As you can see, we recommend running Nginx/Tomcat and MySQL on a separate group of servers. They should be connected by a 1 Gbps switch with a private backend network. You might be tempted to try and run MySQL on the same servers as Nginx/Tomcat. For low/medium traffic that may be fine. However, as you add more Nginx/Tomcat servers to your cluster keep in mind that you'll be putting more load on MySQL. Eventually, you will run into a situation where MySQL is CPU/memory starved and at that point it will be a real beast to move onto its own dedicated hardware. It will save you a lot of pain and avoid what will likely be a long down time if you put MySQL on dedicated hardware from the start.
So, ideally, we recommend that you start with a total of four servers: that's two servers for Nginx/Tomcat and two servers for MySQL with master/slave replication and grow from there as needed.
Much of the administration work that needs to be done on an AdvertPro cluster is performed automatically by AdvertPro for you. It can do backups, cleans up temporary data, rolls log files, deletes old backups and log files, etc... It even periodically optimizes the MySQL database tables and can repair them on-the-fly if they crash, so you can sleep easier at night. The only thing you really need to worry about is that your servers have adequate CPU/memory and disk space.
Certainly, at some point the built-in backup solution will be outgrown by the size of your data though. You should consider running an additional MySQL slave just for backups. When you want to do a backup, simply stop the slave and run mysqlhotcopy on it to create a snapshot of your database.
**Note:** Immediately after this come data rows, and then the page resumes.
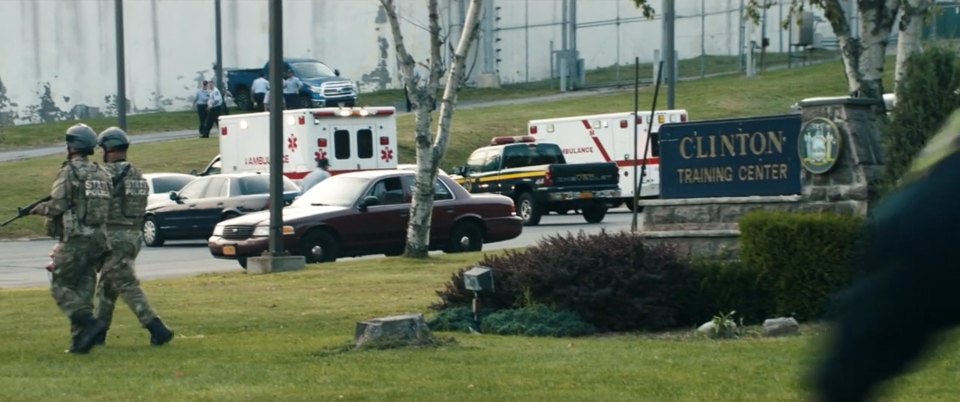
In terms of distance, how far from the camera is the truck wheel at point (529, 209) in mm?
32250

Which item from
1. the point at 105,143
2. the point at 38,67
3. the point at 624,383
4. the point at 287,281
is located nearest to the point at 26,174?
the point at 38,67

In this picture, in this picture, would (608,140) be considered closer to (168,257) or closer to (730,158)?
(168,257)

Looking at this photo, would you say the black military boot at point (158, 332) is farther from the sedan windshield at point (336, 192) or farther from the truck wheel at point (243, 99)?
the truck wheel at point (243, 99)

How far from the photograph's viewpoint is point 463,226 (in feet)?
77.6

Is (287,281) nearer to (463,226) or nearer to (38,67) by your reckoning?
(463,226)

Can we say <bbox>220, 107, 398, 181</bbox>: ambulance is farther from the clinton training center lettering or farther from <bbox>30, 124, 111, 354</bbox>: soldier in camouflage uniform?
<bbox>30, 124, 111, 354</bbox>: soldier in camouflage uniform

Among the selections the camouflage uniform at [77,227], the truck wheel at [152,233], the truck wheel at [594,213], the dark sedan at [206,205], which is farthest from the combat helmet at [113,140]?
the truck wheel at [594,213]

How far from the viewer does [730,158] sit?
1426 centimetres

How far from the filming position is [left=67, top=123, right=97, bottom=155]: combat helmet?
1138 centimetres

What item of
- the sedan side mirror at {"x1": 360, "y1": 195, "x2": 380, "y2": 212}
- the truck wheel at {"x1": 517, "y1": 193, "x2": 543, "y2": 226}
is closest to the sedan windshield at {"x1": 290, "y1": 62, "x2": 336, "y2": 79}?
the truck wheel at {"x1": 517, "y1": 193, "x2": 543, "y2": 226}

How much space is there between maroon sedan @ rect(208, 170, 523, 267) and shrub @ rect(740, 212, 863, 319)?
9929 millimetres

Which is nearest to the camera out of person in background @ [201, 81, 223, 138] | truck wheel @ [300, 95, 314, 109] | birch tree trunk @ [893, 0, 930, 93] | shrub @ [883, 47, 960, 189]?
shrub @ [883, 47, 960, 189]

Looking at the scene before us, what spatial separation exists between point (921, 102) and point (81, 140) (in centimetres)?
674

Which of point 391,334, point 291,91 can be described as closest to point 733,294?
point 391,334
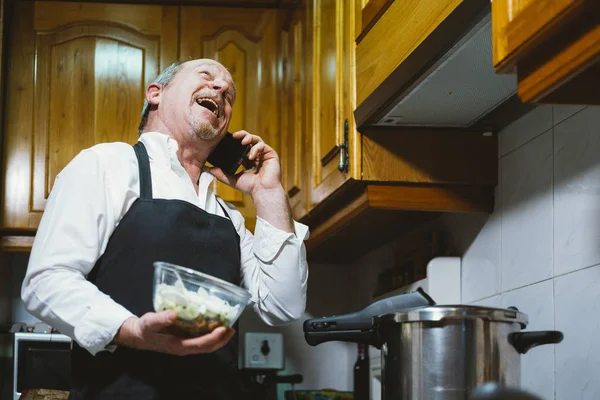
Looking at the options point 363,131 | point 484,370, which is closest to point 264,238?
point 484,370

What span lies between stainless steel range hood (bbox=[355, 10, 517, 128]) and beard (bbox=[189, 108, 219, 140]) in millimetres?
362

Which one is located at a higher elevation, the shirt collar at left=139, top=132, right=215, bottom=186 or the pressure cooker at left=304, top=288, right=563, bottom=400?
the shirt collar at left=139, top=132, right=215, bottom=186

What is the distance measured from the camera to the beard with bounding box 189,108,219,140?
1.50 meters

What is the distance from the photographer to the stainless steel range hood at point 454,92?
57.3 inches

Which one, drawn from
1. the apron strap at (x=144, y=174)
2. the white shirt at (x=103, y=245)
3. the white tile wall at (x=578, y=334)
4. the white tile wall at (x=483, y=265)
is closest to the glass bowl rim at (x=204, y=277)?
the white shirt at (x=103, y=245)

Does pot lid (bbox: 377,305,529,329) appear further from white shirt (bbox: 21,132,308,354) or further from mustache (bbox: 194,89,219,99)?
mustache (bbox: 194,89,219,99)

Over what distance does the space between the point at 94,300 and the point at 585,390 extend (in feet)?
2.78

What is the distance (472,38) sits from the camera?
140 cm

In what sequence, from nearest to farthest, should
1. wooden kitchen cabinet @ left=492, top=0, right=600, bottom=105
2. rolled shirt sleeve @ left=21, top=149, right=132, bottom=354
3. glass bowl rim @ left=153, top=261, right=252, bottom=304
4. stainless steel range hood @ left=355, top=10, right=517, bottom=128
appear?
wooden kitchen cabinet @ left=492, top=0, right=600, bottom=105
glass bowl rim @ left=153, top=261, right=252, bottom=304
rolled shirt sleeve @ left=21, top=149, right=132, bottom=354
stainless steel range hood @ left=355, top=10, right=517, bottom=128

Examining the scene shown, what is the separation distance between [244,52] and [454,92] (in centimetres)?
132

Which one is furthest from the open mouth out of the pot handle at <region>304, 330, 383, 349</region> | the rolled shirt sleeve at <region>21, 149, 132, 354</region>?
the pot handle at <region>304, 330, 383, 349</region>

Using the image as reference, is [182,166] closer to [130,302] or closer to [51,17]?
[130,302]

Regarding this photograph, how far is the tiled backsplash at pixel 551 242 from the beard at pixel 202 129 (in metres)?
0.65

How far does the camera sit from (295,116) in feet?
8.67
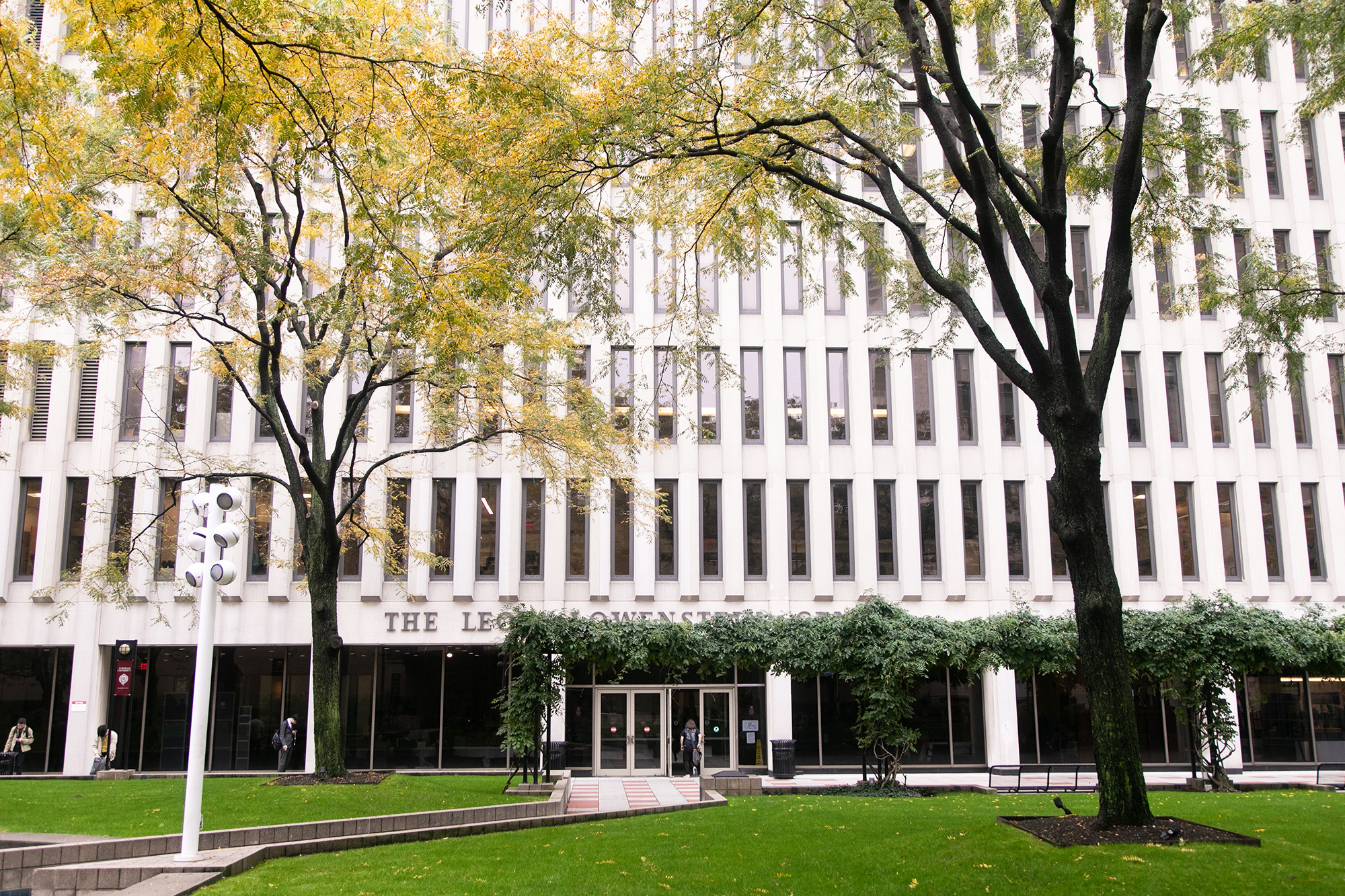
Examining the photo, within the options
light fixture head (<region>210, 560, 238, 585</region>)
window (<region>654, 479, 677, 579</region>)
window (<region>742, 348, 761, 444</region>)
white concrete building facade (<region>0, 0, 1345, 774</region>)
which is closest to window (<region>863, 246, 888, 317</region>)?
white concrete building facade (<region>0, 0, 1345, 774</region>)

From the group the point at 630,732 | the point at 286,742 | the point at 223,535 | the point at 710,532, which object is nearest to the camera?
the point at 223,535

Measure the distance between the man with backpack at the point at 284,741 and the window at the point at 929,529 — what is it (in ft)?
57.5

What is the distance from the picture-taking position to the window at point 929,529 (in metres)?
29.0

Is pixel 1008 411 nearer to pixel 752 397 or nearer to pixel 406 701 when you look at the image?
pixel 752 397

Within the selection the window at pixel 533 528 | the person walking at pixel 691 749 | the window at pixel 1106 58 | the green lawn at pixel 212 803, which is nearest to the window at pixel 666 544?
the window at pixel 533 528

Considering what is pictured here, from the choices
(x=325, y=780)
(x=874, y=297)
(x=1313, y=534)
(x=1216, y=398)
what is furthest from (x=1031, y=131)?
(x=325, y=780)

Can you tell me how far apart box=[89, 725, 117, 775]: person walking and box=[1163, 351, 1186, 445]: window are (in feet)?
97.9

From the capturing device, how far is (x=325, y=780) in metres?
18.1

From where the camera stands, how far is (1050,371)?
37.0ft

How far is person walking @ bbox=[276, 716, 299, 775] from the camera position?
26391 mm

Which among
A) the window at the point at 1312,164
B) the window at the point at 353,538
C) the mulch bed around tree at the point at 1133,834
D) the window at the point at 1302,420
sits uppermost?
the window at the point at 1312,164

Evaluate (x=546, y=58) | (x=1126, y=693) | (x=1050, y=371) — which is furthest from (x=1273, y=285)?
(x=546, y=58)

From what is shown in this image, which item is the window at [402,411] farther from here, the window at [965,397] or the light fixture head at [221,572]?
the light fixture head at [221,572]

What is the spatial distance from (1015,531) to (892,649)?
1043 centimetres
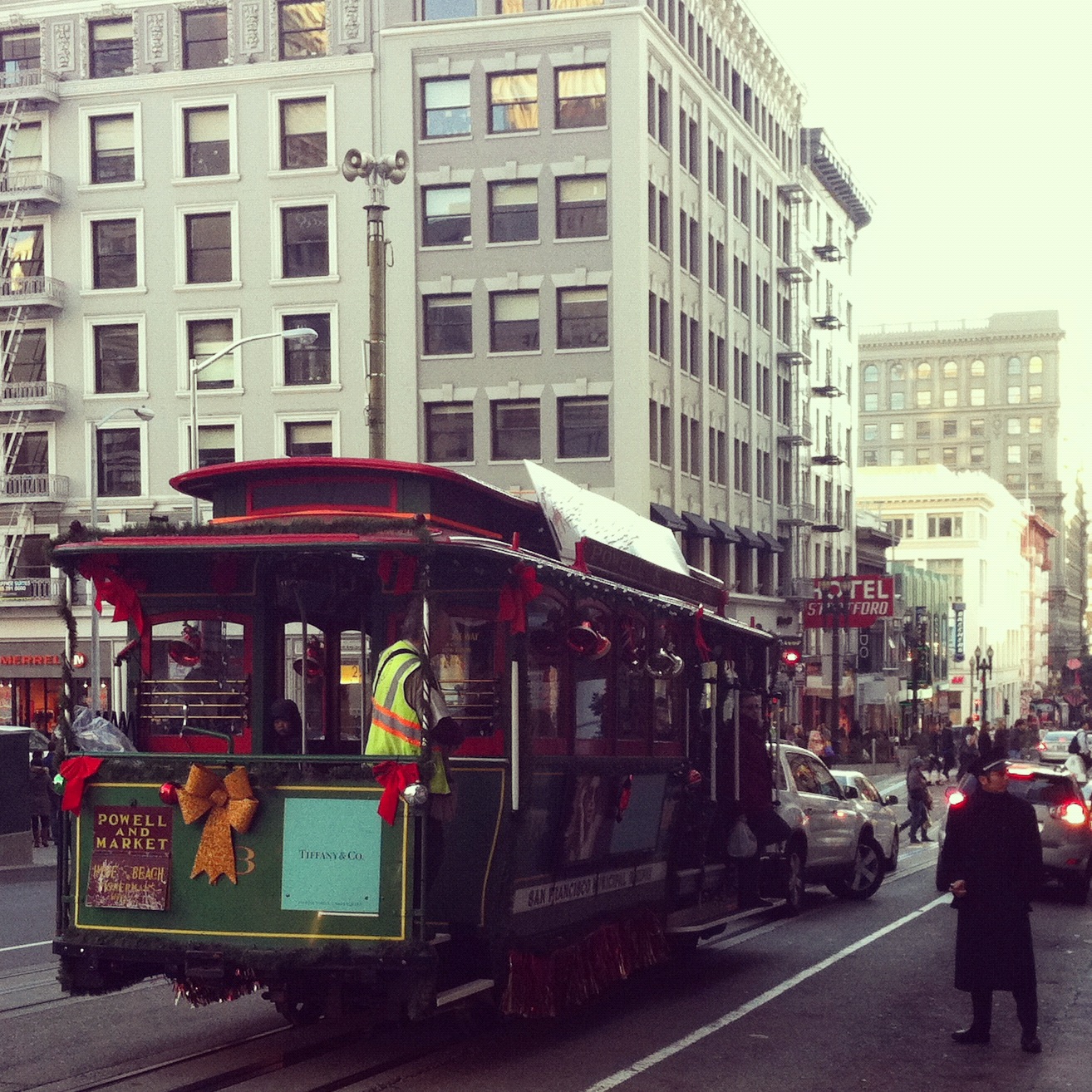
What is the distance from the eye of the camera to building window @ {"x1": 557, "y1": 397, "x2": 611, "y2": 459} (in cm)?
4738

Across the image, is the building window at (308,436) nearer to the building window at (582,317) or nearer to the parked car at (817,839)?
the building window at (582,317)

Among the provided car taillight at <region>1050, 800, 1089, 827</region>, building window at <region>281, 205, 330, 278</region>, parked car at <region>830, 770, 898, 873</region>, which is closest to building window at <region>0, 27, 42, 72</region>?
building window at <region>281, 205, 330, 278</region>

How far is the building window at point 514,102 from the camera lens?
1875 inches

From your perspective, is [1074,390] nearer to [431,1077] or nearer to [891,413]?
[891,413]

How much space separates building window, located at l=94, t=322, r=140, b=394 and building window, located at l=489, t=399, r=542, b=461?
33.0 ft

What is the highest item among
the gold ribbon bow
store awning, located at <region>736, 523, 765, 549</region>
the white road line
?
store awning, located at <region>736, 523, 765, 549</region>

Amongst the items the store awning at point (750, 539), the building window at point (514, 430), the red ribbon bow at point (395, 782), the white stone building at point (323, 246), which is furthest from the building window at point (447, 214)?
the red ribbon bow at point (395, 782)

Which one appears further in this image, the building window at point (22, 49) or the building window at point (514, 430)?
the building window at point (22, 49)

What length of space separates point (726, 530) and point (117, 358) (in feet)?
62.0

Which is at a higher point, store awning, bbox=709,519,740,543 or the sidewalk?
store awning, bbox=709,519,740,543

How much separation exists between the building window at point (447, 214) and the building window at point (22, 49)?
12.1 metres

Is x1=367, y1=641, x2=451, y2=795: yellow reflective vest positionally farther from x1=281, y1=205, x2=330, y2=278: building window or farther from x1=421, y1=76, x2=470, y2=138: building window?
x1=421, y1=76, x2=470, y2=138: building window

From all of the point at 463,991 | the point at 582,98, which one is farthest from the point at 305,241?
the point at 463,991

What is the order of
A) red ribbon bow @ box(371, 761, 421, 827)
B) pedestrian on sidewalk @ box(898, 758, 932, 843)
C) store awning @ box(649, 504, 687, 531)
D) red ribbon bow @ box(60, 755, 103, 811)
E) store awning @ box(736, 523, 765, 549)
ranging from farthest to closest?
store awning @ box(736, 523, 765, 549) < store awning @ box(649, 504, 687, 531) < pedestrian on sidewalk @ box(898, 758, 932, 843) < red ribbon bow @ box(60, 755, 103, 811) < red ribbon bow @ box(371, 761, 421, 827)
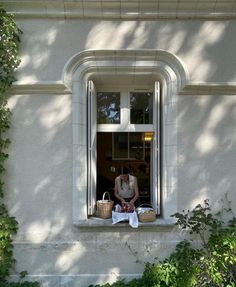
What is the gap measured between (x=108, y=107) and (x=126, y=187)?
1.22 meters

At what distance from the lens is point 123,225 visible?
4688 millimetres

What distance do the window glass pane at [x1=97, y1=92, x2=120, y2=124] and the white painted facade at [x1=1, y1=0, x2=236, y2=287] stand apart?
1.65ft

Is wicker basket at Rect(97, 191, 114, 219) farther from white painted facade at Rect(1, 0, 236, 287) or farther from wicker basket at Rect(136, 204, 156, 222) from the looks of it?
wicker basket at Rect(136, 204, 156, 222)

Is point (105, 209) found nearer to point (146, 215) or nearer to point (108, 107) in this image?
point (146, 215)

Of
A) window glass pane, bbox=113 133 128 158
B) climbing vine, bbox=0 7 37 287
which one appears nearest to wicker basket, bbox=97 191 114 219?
climbing vine, bbox=0 7 37 287

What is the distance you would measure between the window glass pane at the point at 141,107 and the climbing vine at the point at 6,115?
172 cm

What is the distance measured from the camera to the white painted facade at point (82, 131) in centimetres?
470

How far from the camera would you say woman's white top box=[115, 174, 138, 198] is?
16.8 feet

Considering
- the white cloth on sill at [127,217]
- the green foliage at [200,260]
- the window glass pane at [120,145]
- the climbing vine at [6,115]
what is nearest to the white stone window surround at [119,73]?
the white cloth on sill at [127,217]

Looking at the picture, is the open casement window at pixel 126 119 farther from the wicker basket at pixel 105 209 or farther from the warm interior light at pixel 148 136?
the wicker basket at pixel 105 209

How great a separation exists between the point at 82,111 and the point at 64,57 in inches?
30.0

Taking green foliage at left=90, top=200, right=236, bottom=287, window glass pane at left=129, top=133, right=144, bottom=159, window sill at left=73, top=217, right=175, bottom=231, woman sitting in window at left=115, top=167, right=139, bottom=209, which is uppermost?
window glass pane at left=129, top=133, right=144, bottom=159

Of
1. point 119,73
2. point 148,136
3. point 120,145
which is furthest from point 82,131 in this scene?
point 120,145

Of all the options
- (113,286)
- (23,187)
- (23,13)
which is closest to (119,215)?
(113,286)
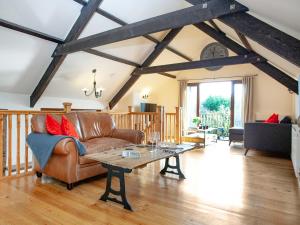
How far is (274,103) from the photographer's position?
6.81 meters

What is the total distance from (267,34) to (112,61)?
4404 millimetres

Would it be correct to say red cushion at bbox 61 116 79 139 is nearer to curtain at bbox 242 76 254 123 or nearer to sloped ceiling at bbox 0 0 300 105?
sloped ceiling at bbox 0 0 300 105

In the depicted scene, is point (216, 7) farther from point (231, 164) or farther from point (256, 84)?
point (256, 84)

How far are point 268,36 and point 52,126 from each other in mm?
2942

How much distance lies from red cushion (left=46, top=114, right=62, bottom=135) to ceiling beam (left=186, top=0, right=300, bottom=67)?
2.64 m

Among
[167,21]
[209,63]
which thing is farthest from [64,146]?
[209,63]

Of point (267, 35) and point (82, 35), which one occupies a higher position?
point (82, 35)

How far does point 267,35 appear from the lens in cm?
260

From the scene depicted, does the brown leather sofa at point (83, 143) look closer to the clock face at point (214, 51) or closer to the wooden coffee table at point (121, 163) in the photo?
the wooden coffee table at point (121, 163)

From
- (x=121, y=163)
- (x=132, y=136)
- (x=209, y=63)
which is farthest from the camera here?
(x=209, y=63)

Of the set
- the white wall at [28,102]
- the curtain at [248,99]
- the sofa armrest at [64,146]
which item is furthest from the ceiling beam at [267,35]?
the white wall at [28,102]

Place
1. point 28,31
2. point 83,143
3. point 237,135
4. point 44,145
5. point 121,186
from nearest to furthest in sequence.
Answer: point 121,186 → point 44,145 → point 83,143 → point 28,31 → point 237,135

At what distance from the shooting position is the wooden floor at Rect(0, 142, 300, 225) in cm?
207

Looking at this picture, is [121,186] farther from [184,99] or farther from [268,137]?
[184,99]
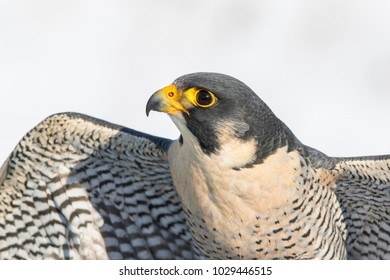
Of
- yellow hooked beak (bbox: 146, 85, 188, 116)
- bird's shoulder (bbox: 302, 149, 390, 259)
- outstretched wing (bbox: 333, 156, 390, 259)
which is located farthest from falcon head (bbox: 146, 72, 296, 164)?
outstretched wing (bbox: 333, 156, 390, 259)

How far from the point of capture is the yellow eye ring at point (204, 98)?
827cm

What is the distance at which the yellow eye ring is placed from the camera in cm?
827

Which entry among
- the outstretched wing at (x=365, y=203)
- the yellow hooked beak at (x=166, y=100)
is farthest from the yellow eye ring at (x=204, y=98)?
the outstretched wing at (x=365, y=203)

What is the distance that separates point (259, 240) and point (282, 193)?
0.45 metres

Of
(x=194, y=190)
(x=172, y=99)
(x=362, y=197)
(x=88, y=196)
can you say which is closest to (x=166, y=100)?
(x=172, y=99)

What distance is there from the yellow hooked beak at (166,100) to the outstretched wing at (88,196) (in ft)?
3.28

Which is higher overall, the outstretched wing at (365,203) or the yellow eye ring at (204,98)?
the yellow eye ring at (204,98)

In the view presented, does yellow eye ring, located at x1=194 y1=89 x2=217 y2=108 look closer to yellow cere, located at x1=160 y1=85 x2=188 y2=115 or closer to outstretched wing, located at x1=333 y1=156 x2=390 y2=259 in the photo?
yellow cere, located at x1=160 y1=85 x2=188 y2=115

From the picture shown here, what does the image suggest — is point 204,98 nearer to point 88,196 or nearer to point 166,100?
point 166,100

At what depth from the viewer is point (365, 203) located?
9414mm

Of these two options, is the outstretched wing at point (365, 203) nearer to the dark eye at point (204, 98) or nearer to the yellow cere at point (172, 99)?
the dark eye at point (204, 98)

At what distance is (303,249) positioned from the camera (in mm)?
9086

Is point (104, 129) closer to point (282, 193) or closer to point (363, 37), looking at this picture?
point (282, 193)
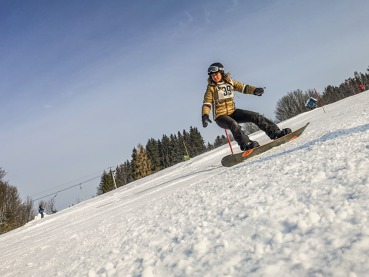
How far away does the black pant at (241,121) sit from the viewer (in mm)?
6426

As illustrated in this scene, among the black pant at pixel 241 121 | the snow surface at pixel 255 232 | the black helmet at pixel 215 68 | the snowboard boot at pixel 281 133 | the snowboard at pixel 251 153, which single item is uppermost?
the black helmet at pixel 215 68

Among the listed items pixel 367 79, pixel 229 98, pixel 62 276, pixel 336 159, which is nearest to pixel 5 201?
pixel 229 98

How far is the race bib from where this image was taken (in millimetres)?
6879

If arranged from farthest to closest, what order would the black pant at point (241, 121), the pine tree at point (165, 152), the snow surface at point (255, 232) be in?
1. the pine tree at point (165, 152)
2. the black pant at point (241, 121)
3. the snow surface at point (255, 232)

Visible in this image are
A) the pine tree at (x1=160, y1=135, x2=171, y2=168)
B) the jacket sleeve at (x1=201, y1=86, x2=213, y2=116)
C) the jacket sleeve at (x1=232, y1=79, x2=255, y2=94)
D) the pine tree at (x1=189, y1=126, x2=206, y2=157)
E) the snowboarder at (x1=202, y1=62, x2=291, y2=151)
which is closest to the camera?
the snowboarder at (x1=202, y1=62, x2=291, y2=151)

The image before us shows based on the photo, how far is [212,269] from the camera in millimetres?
1794

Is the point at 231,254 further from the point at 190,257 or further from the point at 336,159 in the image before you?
the point at 336,159

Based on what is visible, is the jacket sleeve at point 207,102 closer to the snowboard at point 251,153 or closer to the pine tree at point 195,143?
the snowboard at point 251,153

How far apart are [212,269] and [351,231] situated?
0.84 meters

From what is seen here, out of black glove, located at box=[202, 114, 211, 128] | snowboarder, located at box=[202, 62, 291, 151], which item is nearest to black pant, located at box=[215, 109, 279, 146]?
snowboarder, located at box=[202, 62, 291, 151]

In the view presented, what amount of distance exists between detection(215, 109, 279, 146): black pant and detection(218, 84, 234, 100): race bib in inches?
16.4

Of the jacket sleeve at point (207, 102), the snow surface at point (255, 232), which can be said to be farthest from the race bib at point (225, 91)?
the snow surface at point (255, 232)

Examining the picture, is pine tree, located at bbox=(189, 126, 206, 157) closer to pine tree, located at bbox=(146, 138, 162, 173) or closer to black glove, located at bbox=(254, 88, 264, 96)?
pine tree, located at bbox=(146, 138, 162, 173)

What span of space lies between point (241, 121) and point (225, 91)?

This will be much faster since it does a straight file system copy of the table and index files. TokuDB also offers some help here as it can perform a hot backup on a running master or slave without blocking reads/writes, however, that functionality is only available in its enterprise version.
Follow our Nginx Installation instructions for setting up AdvertPro on the first server in your cluster. Nginx isn't absolutely necessary if you won't have high traffic. In that case, you might want to opt for the less complicated Tomcat-only setup by following our Tomcat Installation instructions instead.
Complete steps 1, 2 and 3 from the same installation instructions on each of your additional servers. Once those steps are complete, you should copy all of the files from the /usr/local/tomcat/webapps/ROOT/config directory on the first server to each of the additional servers. Then you can start up Tomcat and Nginx on each of the additional servers as shown in step 4. You won't need to complete step 5 again as that step should only be run on the first server to initialize the MySQL database.
Once all servers are set up and running the final step is to configure the ad server and file server to use separate domains if that's desired. Log in to the AdvertPro control panel as the admin user. Then go to Settings > Expert > Cluster where you can enter the Ad Serving Domain and File Serving Domain. If AdvertPro is deployed in the ROOT directory you should leave the path fields empty. Paths should otherwise start with a slash if AdvertPro is deployed in another directory, i.e. if it's deployed to /usr/local/tomcat/webapps/appname the path should be entered as /appname
The control panel will automatically bind to any domain that resolves to the IP address of the server(s) it runs on, so it needs no special configuration with regards to domain names.